Greater Anglia is shining a light on a vital role played by one of its female employees, as part of this year’s International Women in Engineering Day.

The day, held annually on 23 June, promotes the work of female engineers across the globe, and aims to encourage more women to study and work within the profession.

This year, the train operator for the East of England, is focusing on Erika Dileo, who works at Cambridge sidings as a Yard Movement Controller.

Erika is from Italy and joined the railway in 2017 where she worked at Cambridge station as a dispatcher. The role included checking trains were safely departing from the platforms and helping customers with queries.

“I was working there until 2020, but then I was looking for something different – as much as I like to be in contact with customers, I knew I needed something more operational,” she said.

“The job came up, I applied, did an interview and passed a couple of tests – and got the job.”

Erika is now responsible for the 30 train arrivals and departures to and from the sidings every night. She also oversees the safety of everyone within the team during her 12-hour shifts.

“The Yard Movement Controller role is all about organising trains to be in the right place, ready to go out the next morning, after they’ve been refuelled and had a top-up of sand for the brakes,” said Erika.

“It’s like the Tetris online puzzle challenge, only with trains – and much, much more responsibility.”

All of Erika’s tasks involve clear and concise communication, which is vital for safety.

Members of the team work either a 12-hour day shift or a 12-hour night shift. The day shift involves planning all the moves needed for the night shift, while the night shift itself involves all the trains arriving and moving overnight.

On either shift, Erika deals with constant calls from shunters who move trains at slow speed, signallers who allow trains to move to and from the sidings, control teams, and depot safety colleagues all through two phones and a handheld radio.

“It gives you a different view of the railway,” she said.

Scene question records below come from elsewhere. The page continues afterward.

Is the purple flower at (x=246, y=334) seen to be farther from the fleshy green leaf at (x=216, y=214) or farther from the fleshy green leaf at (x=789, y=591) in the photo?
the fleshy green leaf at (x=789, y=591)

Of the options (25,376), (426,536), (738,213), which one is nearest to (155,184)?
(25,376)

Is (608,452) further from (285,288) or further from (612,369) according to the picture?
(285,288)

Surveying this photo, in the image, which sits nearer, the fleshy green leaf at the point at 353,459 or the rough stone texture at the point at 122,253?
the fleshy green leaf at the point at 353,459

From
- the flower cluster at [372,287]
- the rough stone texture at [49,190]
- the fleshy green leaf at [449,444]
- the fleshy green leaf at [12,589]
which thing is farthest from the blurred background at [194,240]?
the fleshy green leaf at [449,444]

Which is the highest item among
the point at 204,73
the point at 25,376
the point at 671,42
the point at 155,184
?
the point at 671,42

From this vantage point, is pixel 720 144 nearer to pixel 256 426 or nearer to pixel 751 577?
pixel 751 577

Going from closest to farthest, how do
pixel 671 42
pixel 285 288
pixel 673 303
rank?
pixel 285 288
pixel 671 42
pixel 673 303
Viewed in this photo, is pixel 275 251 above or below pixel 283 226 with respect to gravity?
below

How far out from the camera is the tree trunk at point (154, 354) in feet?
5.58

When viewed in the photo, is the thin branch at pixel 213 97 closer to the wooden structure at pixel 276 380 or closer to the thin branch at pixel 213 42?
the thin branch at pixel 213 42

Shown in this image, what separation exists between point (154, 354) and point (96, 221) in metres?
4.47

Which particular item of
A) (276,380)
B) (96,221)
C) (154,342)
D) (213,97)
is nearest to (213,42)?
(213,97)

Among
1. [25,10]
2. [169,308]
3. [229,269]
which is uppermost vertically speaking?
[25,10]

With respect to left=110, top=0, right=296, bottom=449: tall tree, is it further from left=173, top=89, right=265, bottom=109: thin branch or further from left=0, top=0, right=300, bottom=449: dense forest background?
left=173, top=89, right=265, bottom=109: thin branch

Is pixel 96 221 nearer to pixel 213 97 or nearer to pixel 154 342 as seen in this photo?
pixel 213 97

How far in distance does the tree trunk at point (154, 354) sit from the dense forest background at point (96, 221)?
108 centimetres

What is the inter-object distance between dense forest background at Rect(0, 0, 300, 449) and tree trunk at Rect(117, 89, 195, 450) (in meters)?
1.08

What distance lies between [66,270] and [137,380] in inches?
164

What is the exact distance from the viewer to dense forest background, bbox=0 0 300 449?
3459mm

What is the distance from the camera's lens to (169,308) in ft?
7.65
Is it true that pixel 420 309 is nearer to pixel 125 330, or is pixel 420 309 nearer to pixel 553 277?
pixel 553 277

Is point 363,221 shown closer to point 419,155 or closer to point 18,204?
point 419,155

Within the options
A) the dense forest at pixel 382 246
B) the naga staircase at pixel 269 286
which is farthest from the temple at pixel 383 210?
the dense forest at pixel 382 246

“At a station, everyone thinks that you can go on a platform, get on a train and that’s it – but behind it, there’s so much work on the planning and preparation of the train.

“You need to be proactive and reactive: things go wrong in an instant, be it a train fault, overhead wire problems or other issues. There is always something to do and it’s always changing. It is mentally stimulating.”

While engineering is a male-dominated industry, Greater Anglia has a well-developed diversity and inclusion strategy, one strand of which is increasing the number of women in the workplace.

Erika and the team are eager to see more women apply for roles.

“I am proud to be in engineering – sometimes you may think an engineer is someone with greasy hands or something like that, but you can be operational engineer too.

“If you want to get in the railway, I would say try – and don’t be scared that you’re a woman. There are so many positions in engineering too.

“It’s a job that everyone can do – the railway is for everybody, every gender, sex or nationality, there is no discrimination and it’s a very open company.”

Ben Parry, Greater Anglia’s Engineering Director, said:

“We have huge talent within the engineering department and it’s great to celebrate Erika on International Women in Engineering Day for the vital work she does in Cambridge sidings.

“We have a wide variety of roles within the team, including operational, administrative, and technical positions. If you’ve got the right attitude and experience, we’d love to see you applying for roles when they appear.”